Все это мы узнали от одного богатого, молодого, образованного купца, который, спасаясь от чумы со своей семьей, пристал на барке к берегу в том месте, где находилась наша стоянка, и провел с нами несколько часов. Он как-то сразу почувствовал ко мне расположение, расспросил, откуда я родом, в каких краях мне приходилось бывать, при этом его вопросы отличались большей глубиной, чем мои ответы. Когда я вновь вернулся к разговору о Каире, он сказал мне задушевным тоном:
— К счастью, порой монархи заходят слишком далеко, иначе они никогда не слетели бы со своих тронов. — И добавил с искрящимся взглядом: — Безумие государей — это мудрость Судьбы.
Кажется, я понял, что он хотел сказать.
— Так что, скоро нужно ждать восстания?
— У нас так не говорят.
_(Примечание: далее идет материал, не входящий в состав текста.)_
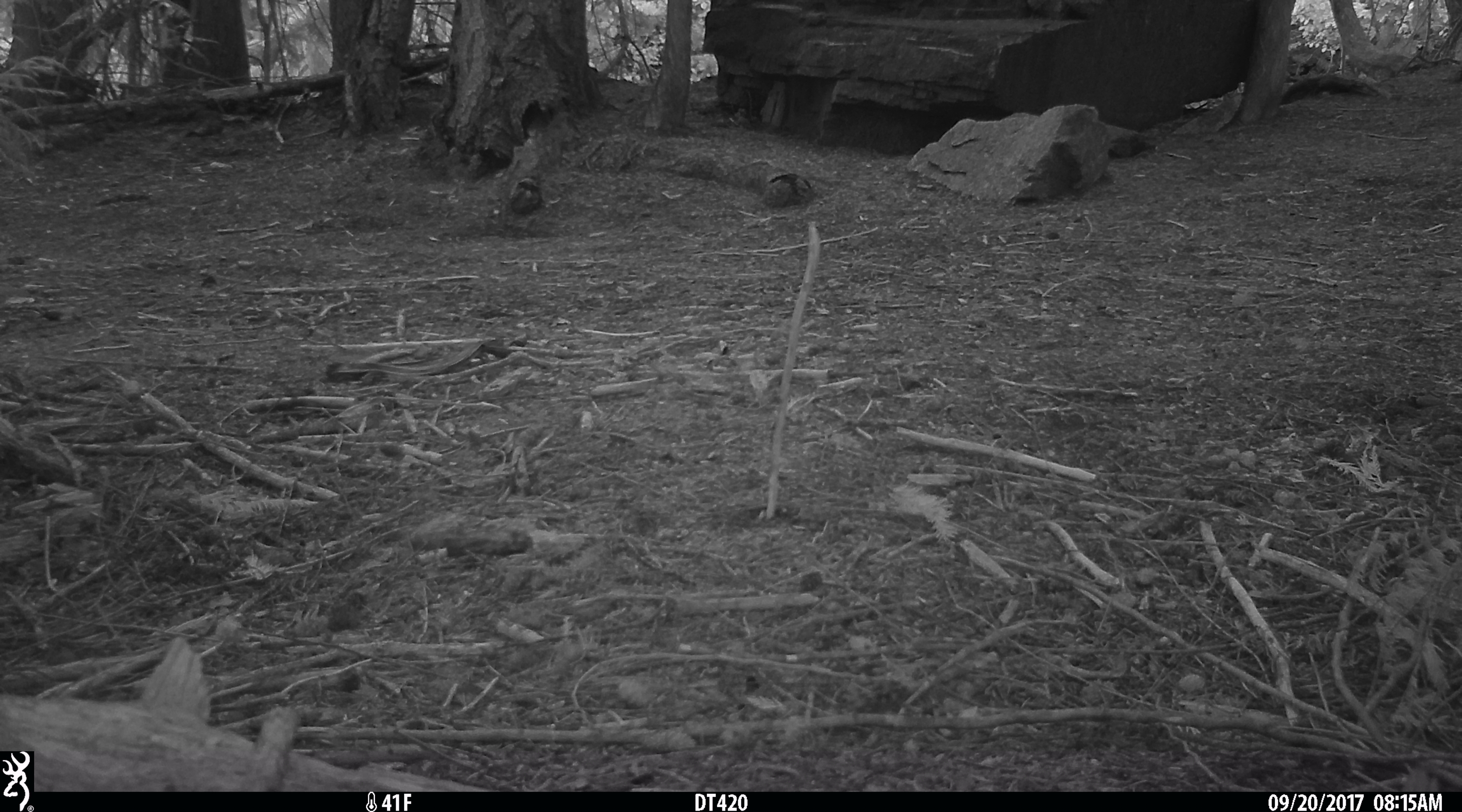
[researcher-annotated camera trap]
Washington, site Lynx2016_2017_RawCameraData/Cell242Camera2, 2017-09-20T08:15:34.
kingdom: Animalia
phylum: Chordata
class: Mammalia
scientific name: Mammalia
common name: small mammal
Small mammal (Mammalia). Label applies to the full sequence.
И вправду в трудную годину простые люди проявляют чудеса храбрости, тогда как могущество султана меркнет по сравнению с могуществом Всевышнего, который косит целые полки. Однако люди не держат дома оружия, разве что кухонный нож. Когда происходит переворот, один черкесский мамлюк приходит на смену другому.
Перед тем как проститься с нами и плыть дальше, египтянин сделал мне неожиданное предложение, которое я с благодарностью принял, хотя только потом оценил все его благородство.
— Я собираюсь провести несколько месяцев в Асьюте, это мой родной город, но мне не хотелось бы оставлять без присмотра дом в Каире. Если бы ты смог пожить в нем в мое отсутствие, я почел бы это за честь.
Я стал отказываться, тогда он взял меня за запястье:
— Поверь мне, благородный путник, речь идет не о том, чтобы сделать тебе одолжение, а о том, чтобы спасти мой дом, который в отсутствие хозяина неминуемо станет жертвой грабителей по нынешним трудным временам. Согласившись, ты обяжешь меня и снимешь тяжесть с моей души.
Мне не оставалось ничего иного, кроме как принять его предложение. Было видно, что он давно вынашивал замысел поручить дом заботам человека, внушающего доверие.
— Я сейчас же напишу доверенность, подтверждающую, что ты можешь проживать в доме до моего возвращения.